We also observe that the space explored in experimental literature is much broader than that of patents and currently registered named alloys. This is interesting for both the compositions covered by and not covered by both the named alloys and patents included in this dataset. Furthermore, we have not included any named cast alloys from the AA registry. The same goes for patents, where our dataset does not include all patented compositions. Nonetheless, this dataset shows that there is a rich set of information to be extracted by methods used in this paper, and that by examining the data in a holistic manner, such as this, one can gain insight into larger trends in alloy development.

We plot a comparison of properties, including yield strength, elongation, and ultimate tensile, for several different alloy series in Figs. 3 and 4. For technical validation, we include in these plots envelopes that cover the range of aluminum alloy properties obtained from Ansys Granta Edupack.

Fig. 3
figure 3

Verification of yield strength values. The swarm plot shows the alloy yield strengths extracted from journal article tables, grouped by the alloy’s series. The shaded regions define upper and lower yield strength bounds for each series (not available for 4000 series), as provided by educational software tool Ansys Granta Edupack, and they serve as validation for the points extracted from the literature.

Fig. 4
figure 4

Verification of elongation and yield strength values for 5000, 6000, and 7000 series alloys. The shaded regions define bounding ellipses for each series, as provided by educational software tool Ansys Granta Edupack, and serve as a validation for the points extracted from literature.

In Fig. 3, we provide a swarm plot of yield strengths by series for the property dataset. This plot does not include alloys processed via methods of severe plastic deformation, however these points are still available in the reported data records. We observe that the 1000 series, which is considered pure aluminum, has by far the lowest yield strength. We observe that the 7000 series, which includes some of the strongest aluminum alloys that are commercially available today (such as alloy 7181, which is used in the defense industry), has the highest yield strengths. It is worth noting that since the 8000 series is inclusive for all alloys that do not belong to any other series, one must use caution in interpreting any perceived trends, such as the high yield strength values reported in Fig. 3.

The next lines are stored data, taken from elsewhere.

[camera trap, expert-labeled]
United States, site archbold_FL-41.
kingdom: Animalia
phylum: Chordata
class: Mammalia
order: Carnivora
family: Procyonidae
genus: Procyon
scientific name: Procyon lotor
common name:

Similarly, in Fig. 4, we plot elongation vs. yield strength for the 5000, 6000, and 7000 series. Once again, the 7000 series has the highest strengths and correspondingly lower ductility values as compared with the 5000 and 6000 series alloys. The Ansys Granta Edupack data is shown as the shaded regions in both plots, and we observe good agreement with our datapoints. Thus, we have confidence in the text extraction methods used to obtain these properties.